Four people die in three days on Quebec snowmobile trails
MONTREAL — Despite a deadly weekend for snowmobilers in Quebec, the province's snowmobile association says the number of deaths associated with the winter vehicles has declined in recent years.
Four snowmobilers died in separate crashes in the province since Friday.
"For a few years, we have had a decrease in deaths; we do a lot of awareness-raising, a lot of campaigns during the year," Alexandra Frappier, director of communications and marketing at the Fédération des clubs de motoneigistes du Québec, said in an interview.
"For us, one death is one death too many."
So far this year, 13 snowmobilers have died in Quebec, compared to 24 last year, Frappier said, but she warned against drawing direct comparisons because the current season is not over.
Quebec provincial police said a man in his 60s died in St-Cuthbert, Que., around 90 kilometres northeast of Montreal, after his snowmobile collided with a tree Sunday morning.
A day earlier, a man in his 50s died in Saguenay, Que., from injuries he suffered after his vehicle hit a tree.
On Friday, a snowmobiler in his 40s died after colliding with another snowmobile in Quebec's Beauce-Centre region, south of Quebec City, hours after a snowmobiler in his 30s died after his snowmobile swerved off a trail in Ste-Hélène-de-Bagot, Que., east of Montreal.
While Frappier said the causes of the four deaths will have to be determined by the coroner's office, she said it's important for snowmobile riders to adapt their driving to weather and trail conditions.
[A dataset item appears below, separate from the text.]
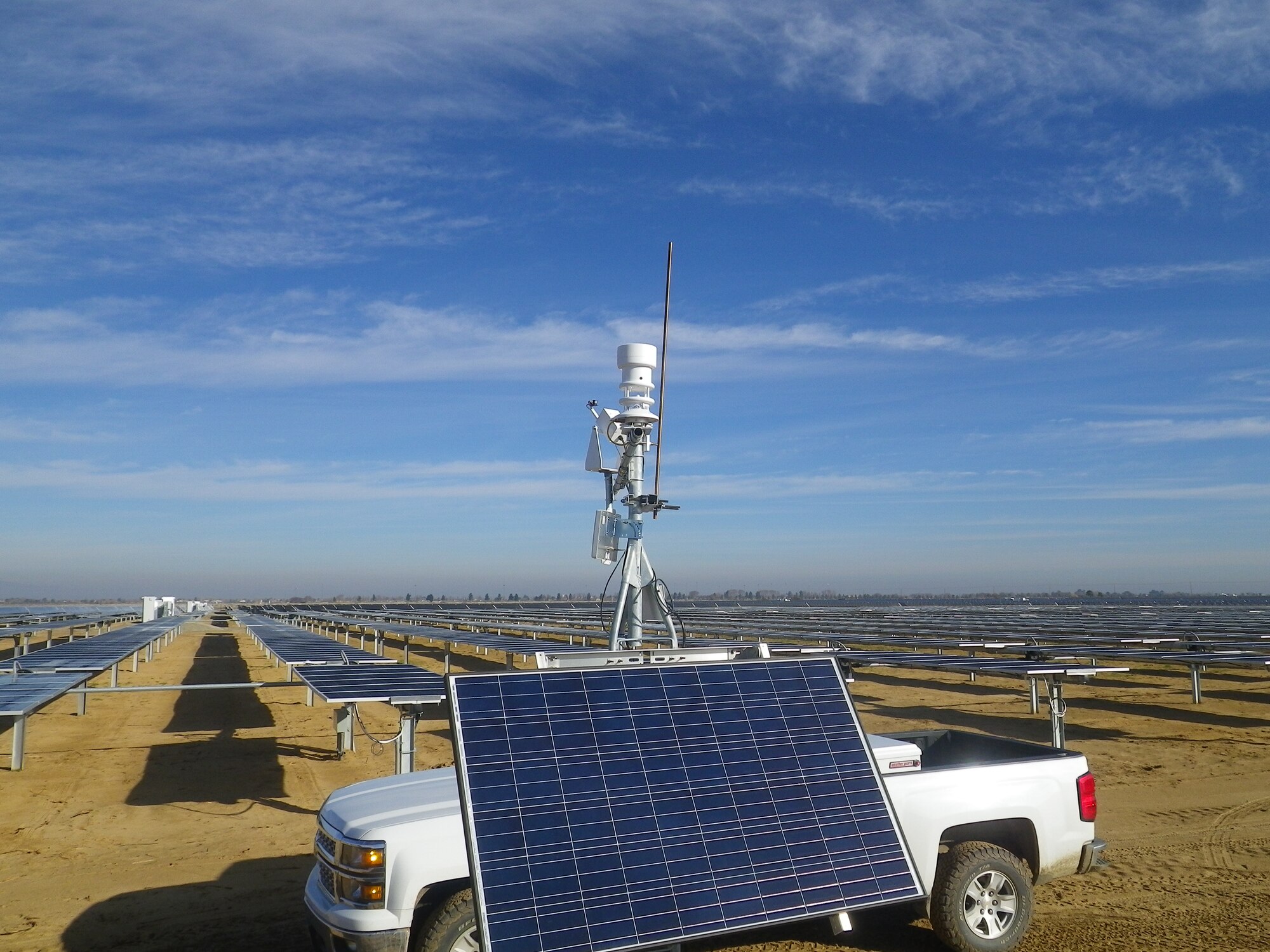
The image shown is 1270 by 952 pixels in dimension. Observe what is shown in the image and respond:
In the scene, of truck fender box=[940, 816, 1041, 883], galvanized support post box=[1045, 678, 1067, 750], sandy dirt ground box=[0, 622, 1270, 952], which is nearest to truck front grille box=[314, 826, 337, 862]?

Data from Quebec's coroner's office also suggests a downward trend in the number of snowmobile deaths. In 2019, the most recent year for which data was immediately available, 22 snowmobilers died in the province, down from 25 the year before and an average of 27 people a year between 2013 and 2017.
Provincial police have called for prudence on snowmobile trails as many families are on vacation for spring break.